Sejak malam itu, ia berpindah dari tahanan satu ke tahanan yang lain tanpa proses pengadilan.
Mulai dari Benteng Vredeburg di Yogyakarta, Benteng Fort Willem di Ambarawa — keduanya adalah benteng peninggalan Belanda yang dijadikan tempat penahanan tapol Peristiwa 65.
Ia kemudian dipindahkan ke Penjara Bulu di Semarang dan berakhir di Kamp Plantungan. Endang termasuk dalam rombongan pertama tapol perempuan dari Semarang yang dipindahkan ke Kamp Plantungan pada 1971.
Mudjiati dan Endang Lestari memasuki komplek tempat wisata
pemandian air panas Plantungan, yang dulu sempat menjadi rumah
mereka selama hampir sembilan tahun.
"Kalau dibandingkan dengan di Bulu, kan Bulu penjara, jadi semua tertutup tembok, yang dilihat cuma itu-itu saja.

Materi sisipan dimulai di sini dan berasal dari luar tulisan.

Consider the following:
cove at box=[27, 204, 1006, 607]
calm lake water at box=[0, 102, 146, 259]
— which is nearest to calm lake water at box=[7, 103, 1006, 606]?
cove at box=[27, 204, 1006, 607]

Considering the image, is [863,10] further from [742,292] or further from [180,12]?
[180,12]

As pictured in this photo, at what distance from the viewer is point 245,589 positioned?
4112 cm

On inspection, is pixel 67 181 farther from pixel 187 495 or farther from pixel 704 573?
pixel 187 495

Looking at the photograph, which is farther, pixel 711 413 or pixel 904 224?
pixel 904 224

"Kalau di situ [Plantungan] bisa melihat pepohonan yang besar-besar. Temboknya bukan tembok tapi kawat berduri, lebih luas lagi. Hawanya lebih enak," tutur Endang menggambarkan kesan pertamanya tentang tempat itu.
Di Plantungan, para tapol menempati kompleks bangunan bekas rumah sakit yang telah lama terbengkalai.

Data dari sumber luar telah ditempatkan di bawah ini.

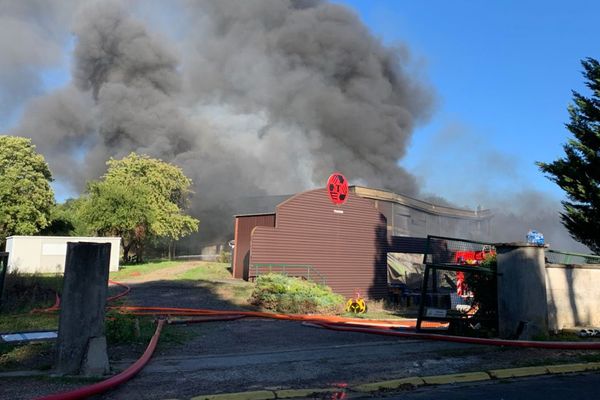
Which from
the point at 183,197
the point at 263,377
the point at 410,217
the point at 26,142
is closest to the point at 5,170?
the point at 26,142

Mudjiati (kiri) dan Endang Lestari (kanan) ketika melakukan napak tilas di Kamp Plantungan.
Bersama tapol perempuan lain, Endang membersihkan semak-semak dan ilalang yang tumbuh tinggi dengan alat seadanya, bahkan dengan tangan kosong "sampai tangan remuk," ujar perempuan berusia 76 tahun itu.

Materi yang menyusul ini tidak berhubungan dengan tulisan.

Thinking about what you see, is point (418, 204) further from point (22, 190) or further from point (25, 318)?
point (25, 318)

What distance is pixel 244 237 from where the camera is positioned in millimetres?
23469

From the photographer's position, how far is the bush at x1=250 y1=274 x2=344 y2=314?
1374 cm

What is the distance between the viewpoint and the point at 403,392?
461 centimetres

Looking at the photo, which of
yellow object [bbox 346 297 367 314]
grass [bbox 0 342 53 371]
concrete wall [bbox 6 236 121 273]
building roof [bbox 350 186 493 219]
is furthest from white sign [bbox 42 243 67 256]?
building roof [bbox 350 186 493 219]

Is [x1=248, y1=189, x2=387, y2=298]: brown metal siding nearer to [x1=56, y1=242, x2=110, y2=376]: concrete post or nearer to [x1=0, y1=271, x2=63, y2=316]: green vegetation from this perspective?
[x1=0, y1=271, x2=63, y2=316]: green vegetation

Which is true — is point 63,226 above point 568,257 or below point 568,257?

"Di sini rumputnya masih tinggi-tinggi, terus masih sepi sekali. Di situ ada pohon besar sekali," ujar Endang menunjuk ke area di dekat lapangan yang dulu digunakan untuk upacara dan apel tiap kali ada tamu datang ke Kamp Plantungan.
Area itu kini adalah taman tertata rapi — bagian dari Lapas Pemuda Plantungan, tempat pembinaan bagi apa yang disebut sebagai "anak-anak nakal".
Endang Lestari adalah salah satu dari rombongan
tapol pertama yang dipindahkan ke Plantungan
Ketika datang, ia bersama tapol lain ditempatkan di bangunan yang berada dekat lapangan, baru kemudian dipindahkan ke blok-blok asrama yang menjadi tempat mereka bernaung selama beberapa tahun.
Komplek bangunan itu dipisahkan oleh Kali Lampir — yang sempat mengalami banjir bandang pada tahun 1980-an.
Banjir besar itu meluluh-lantakkan sebagian bangunan besar komplek peninggalan Belanda berusia sekitar 100 tahun itu.
Kendati diterjang banjir bandang, jembatan gantung sepanjang 25 meter yang dibangun di zaman kolonial Belanda masih tetap tegak berdiri. Jembatan ini menghubungkan komplek bangunan bagian atas dan bawah yang dipisahkan oleh Kali Lampir.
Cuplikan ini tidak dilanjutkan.